Level 1-2: Basic reading

First familiarize yourself with the available supported formats:

  • Open up the Supported formats page and click through the documentation for each format.
  • Which formats document support for table metadata like column units, comments or additional descriptions?

Read the following files in the data/ascii/ sub-directory and show the contents for each one. Try to use the minimum effort and number of non-default options possible.

The pattern will be Table.read('data/ascii/<filename>', format='...', ...).

HINT: You can examine each file with %cat <filename> in IPython notebook (e.g. %cat data/ascii/basic.dat).

  • 'basic.dat'
  • 'ipac.dat' -- from NASA/IPAC Infrared Science Archive
  • 'daophot.dat.gz' -- Hint: unzipping is automatic
  • 'cds/lhs2065.dat' -- Hint: read the docs! Note that Vizier catalog results are in CDS format.
  • 'fixed_width.dat' -- Hint: check out the Fixed width gallery.

Level 2: Metadata

For the table from 'ipac.dat', there is table metadata that is in an ordered dictionary in the table meta attribute. If you read the table into a variable named dat then you would be looking at dat.meta.

  • Print the keys of dat.meta. What are they?
  • Print each of the keywords and their values from dat.meta, one per line in the format keyword: value.
  • For each column in the table print the column name and unit.
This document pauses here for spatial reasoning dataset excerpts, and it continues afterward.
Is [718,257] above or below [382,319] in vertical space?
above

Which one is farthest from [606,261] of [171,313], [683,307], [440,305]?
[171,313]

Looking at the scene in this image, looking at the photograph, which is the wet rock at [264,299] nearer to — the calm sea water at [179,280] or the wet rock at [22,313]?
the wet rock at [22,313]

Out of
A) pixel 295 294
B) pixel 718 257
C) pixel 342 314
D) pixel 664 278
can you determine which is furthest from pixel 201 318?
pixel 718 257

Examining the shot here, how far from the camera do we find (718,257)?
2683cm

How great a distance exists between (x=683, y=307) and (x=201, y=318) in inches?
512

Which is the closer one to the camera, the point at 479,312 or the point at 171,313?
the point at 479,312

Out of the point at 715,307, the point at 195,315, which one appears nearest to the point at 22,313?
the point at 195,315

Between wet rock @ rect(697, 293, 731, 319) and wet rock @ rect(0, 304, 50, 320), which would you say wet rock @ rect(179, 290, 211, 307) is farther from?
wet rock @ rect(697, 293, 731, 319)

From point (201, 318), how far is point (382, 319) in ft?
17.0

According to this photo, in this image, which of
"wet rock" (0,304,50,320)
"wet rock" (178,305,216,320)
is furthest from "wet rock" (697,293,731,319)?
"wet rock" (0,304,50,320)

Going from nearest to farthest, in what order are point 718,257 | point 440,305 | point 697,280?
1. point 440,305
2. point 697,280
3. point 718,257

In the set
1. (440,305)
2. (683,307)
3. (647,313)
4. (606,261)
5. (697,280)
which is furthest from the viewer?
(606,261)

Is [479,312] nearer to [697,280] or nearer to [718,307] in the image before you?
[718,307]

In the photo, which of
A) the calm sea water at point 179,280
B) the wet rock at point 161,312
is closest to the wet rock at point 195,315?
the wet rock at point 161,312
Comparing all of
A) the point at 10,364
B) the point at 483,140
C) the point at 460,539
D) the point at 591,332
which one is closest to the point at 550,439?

HINT remember colnames.

Level 3: Harder reading

Read two slightly challenging tables:

  • hard1.dat -- This is part of a real data file produced by a Sybase SQL query.
  • hard2.dat -- Your neighbor asked you to help computerize his garden and handed you this data file to read. You'll need to study up on fill_values.

Level 1: Writing

Start from the table from 'ipac.dat' and make a new table that has just first 2 lines of the first 3 columns. This is done with:

>>> dat3 = dat['designation', 'ra', 'dec'][:2]

Find the output format output that will create each of the following three outputs from the table t3. You can use the pattern:

import sys
dat3.write(sys.stdout, format='...', ...)
Format 1
designation,ra,dec,sigra,sigdec
J095542.55+690421.2,148.9273263,69.0725621,0.0401,0.039
J095540.45+690439.1,148.9185759,69.0775361,0.0519,0.0494
Format 2
        designation          ra        dec
------------------- ----------- ----------
J095542.55+690421.2 148.9273263 69.0725621
J095540.45+690439.1 148.9185759 69.0775361
Format 3
\begin{table}
\begin{tabular}{ccc}
designation & ra & dec \\
J095542.55+690421.2 & 148.9273263 & 69.0725621 \\
J095540.45+690439.1 & 148.9185759 & 69.0775361 \\
\end{tabular}
\end{table}

Level 2: Writing IPAC

  • Now write the dat3 table back out in IPAC format. Does it look like the output has the same units and metadata as the original?